As well as inspecting specific cases, the TAA carries out “environmental sweeps,” their term for inspection tours lasting several days, with the purpose of putting a stop to ecological damage in a given territory.

The TAA has already halted 200 real estate projects on the Pacific coast and 40 on the Atlantic coast since the sweeps started in 2008, its president said.

But the “bad guys” do not give up. Only days after Sánchez’s inspection trip, another group of lawyers, experts and judges visited mangrove swamps in Puntarenas, in the Central Pacific region, 80 kilometres east of the provincial capital, to investigate another complaint.

They found a scene of devastation: 25 hectares of mangrove had been reduced to ashes by invaders who were already planting maize and sugarcane.

“They go on and on, and if we let them they would devour the whole zone. They burn down the mangroves and use the land for farming,” forest biologist Alexis Madrigal, the coordinator of TAA’s technical department, told IPS at the scene.

While members of the technical team removed the plastic bags the invaders used to mark their new plots, Chaves and the two lawyers with him considered possible next steps.

The first thing is a precautionary measure to halt the land invasion, followed by a ban on agricultural use of the land or an order to pay an indemnity, or both.

The TAA inspired the creation of three environmental courts in Chile, and Chaves shared the Costa Rican experience with the courts’ Chilean promotors.

The two systems are similar in that they both have three judges, one of whom must be a scientist; they have wide independence and are responsible for punishing environmental harm. Peru is making headway with a comparable initiative.

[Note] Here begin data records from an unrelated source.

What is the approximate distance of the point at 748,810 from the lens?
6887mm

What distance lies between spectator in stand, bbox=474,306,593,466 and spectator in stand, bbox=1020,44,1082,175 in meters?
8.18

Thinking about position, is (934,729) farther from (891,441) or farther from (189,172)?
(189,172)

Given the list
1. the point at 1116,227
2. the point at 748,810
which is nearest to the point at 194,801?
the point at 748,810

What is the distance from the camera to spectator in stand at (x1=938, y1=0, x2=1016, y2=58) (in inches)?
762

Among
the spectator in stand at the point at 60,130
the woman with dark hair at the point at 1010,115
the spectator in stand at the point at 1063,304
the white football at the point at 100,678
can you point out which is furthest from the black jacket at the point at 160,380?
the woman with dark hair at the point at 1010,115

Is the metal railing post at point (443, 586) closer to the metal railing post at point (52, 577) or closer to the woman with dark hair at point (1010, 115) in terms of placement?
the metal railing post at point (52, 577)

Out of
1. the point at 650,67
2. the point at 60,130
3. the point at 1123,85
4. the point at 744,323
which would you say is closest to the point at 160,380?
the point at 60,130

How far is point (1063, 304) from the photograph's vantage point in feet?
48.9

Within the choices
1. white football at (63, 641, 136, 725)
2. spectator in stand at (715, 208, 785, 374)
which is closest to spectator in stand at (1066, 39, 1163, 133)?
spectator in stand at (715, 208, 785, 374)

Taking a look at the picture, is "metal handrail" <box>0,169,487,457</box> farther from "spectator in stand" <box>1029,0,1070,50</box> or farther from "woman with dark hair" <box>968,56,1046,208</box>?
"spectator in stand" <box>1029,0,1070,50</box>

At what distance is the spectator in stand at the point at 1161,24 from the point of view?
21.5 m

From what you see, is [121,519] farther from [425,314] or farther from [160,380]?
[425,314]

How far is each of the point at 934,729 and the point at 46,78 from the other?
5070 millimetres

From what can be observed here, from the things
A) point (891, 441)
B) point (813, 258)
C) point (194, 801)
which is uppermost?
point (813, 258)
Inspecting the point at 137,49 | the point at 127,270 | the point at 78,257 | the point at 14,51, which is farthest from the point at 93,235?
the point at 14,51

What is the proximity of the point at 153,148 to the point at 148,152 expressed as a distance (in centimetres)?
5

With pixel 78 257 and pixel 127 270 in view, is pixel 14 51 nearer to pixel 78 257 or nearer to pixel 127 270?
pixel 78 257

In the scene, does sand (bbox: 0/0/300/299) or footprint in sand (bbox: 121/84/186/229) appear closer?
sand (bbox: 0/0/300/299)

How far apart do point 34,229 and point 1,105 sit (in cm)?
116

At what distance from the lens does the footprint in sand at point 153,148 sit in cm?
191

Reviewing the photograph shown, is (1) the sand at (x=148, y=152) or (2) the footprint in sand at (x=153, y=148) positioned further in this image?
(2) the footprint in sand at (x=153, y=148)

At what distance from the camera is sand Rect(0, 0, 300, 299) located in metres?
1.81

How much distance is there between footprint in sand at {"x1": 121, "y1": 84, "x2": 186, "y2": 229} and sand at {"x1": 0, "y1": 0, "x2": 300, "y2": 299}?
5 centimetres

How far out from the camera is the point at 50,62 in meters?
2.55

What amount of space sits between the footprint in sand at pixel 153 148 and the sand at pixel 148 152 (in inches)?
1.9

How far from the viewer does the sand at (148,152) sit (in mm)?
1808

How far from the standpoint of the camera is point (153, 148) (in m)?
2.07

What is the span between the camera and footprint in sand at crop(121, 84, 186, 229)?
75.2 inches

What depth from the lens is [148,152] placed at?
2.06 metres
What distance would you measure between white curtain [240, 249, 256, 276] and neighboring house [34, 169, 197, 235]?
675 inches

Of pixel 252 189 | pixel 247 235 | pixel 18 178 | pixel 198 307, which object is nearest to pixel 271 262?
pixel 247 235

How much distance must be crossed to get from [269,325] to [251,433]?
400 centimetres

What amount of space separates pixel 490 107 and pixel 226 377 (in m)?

The main challenge faced by the TAA is expanding the number of its technical field staff as well as the lawyers in its San José headquarters, so that members of the legal team are not burdened with the unmanageable load of 600 case files each, as they are now.

It also needs stability. From 2012 to 2014, Chaves was vice minister of Water and Oceans at MINAE. He was able to secure improved budgets for the ATT, but its activities, especially the sweeps, declined.

In July, after a year and a half of less ambitious inspections, the TAA will undertake a tour in which MINAE, institutions like the National Environmental Technical Secretariat, the Water and Sanitation Institute and the security forces will also participate.

They are bound for the north of the country, where expansion of agriculture is threatening biodiversity and water for human consumption. In his San José office, judge Chaves smiles and says: “The environmental sweeps are back.”